__Trecho apresentado__:

-------

Perguntas: 1) Como viver a fé em Jesus Cristo à vista da moda da fé? “Ter fé” virou status, é negócio que faz funcionar tudo. 2) Como viver a fé em Jesus Cristo à vista da indiferença da fé? A fé em Jesus Cristo tornou-se irrelevante sob nossos olhos. As questões fundamentais do dia-a-dia são decididas muitas vezes a bel-prazer, como se elas nada tivessem a ver com o ser cristão. 3) Como viver a fé em Jesus Cristo à vista de tantos sofrimentos e injustiças? 4) Que preço estamos prontos a pagar para viver a partir do evangelho que rompe o círculo vicioso do mal e da violência? Não deveríamos fugir dessas indagações nem omiti-las às pessoas que vêm à casa de Deus a fim de receber orientações para viver.

-------

__Bloco de dados__:

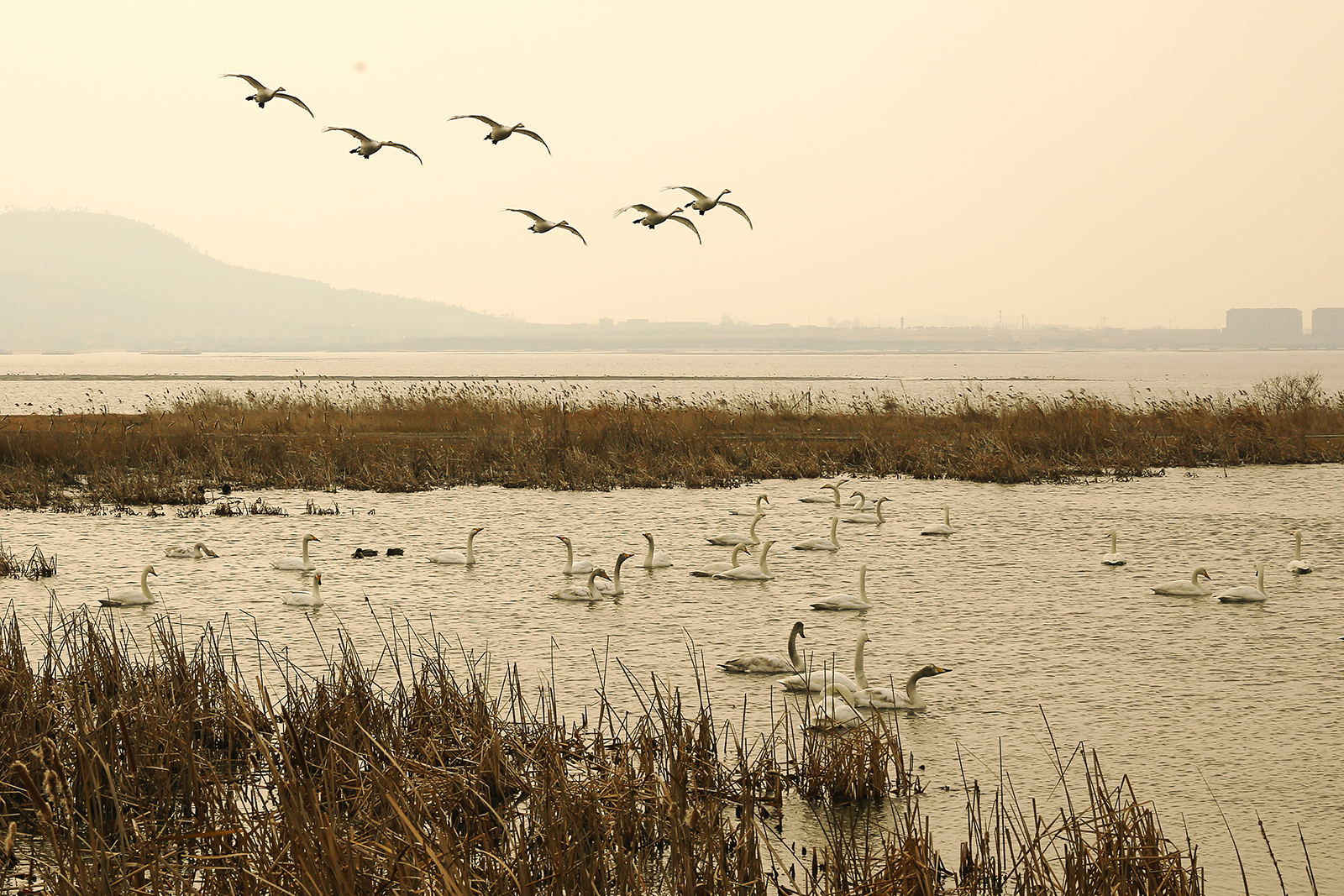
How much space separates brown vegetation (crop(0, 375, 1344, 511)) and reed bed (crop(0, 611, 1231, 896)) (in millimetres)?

-------

__Instrução A__:
No trecho sobre a fé em Jesus Cristo, há perguntas sobre como viver essa fé diante de certas situações. Liste todas essas situações.
__Instrução B__:
Prossiga o trecho sobre a fé em Jesus Cristo a partir da última frase.

__Resultado A__:
- a moda da fé
- a indiferença da fé
- tantos sofrimentos e injustiças

__Resultado B__:
4 Imagens para a prédica
Um conhecido provérbio diz: “Quem avisa amigo é”. Ou: “Prefiro um adversário que me diga a verdade a um amigo que a omite”. Esses provérbios podem ajudar a construir a ponte entre o texto e a convivência humana na comunidade e fora dela. Procuremos identificar amigos no texto e dizer quem é amigo de quem. Ao abrir o jogo em relação a seus sofrimentos, ao alertar quanto às conseqüências do discipulado, Jesus é amigo de seus seguidores? Certamente Pedro quis ser amigo de Jesus ao tentar poupá-lo do caminho da dor. Como fica o provérbio “Quem avisa amigo é”? Dialogue entre a realidade retratada em Mateus 16.21-28 e nosso dia-a-dia. Para refletir:

Só há um número
o número um
só uma certeza
só um poder
no meio das inumeráveis conchas.
Uma confissão
e uma bandeira
uma coragem
e um só amor
só há um número
não obstante
a multiplicação.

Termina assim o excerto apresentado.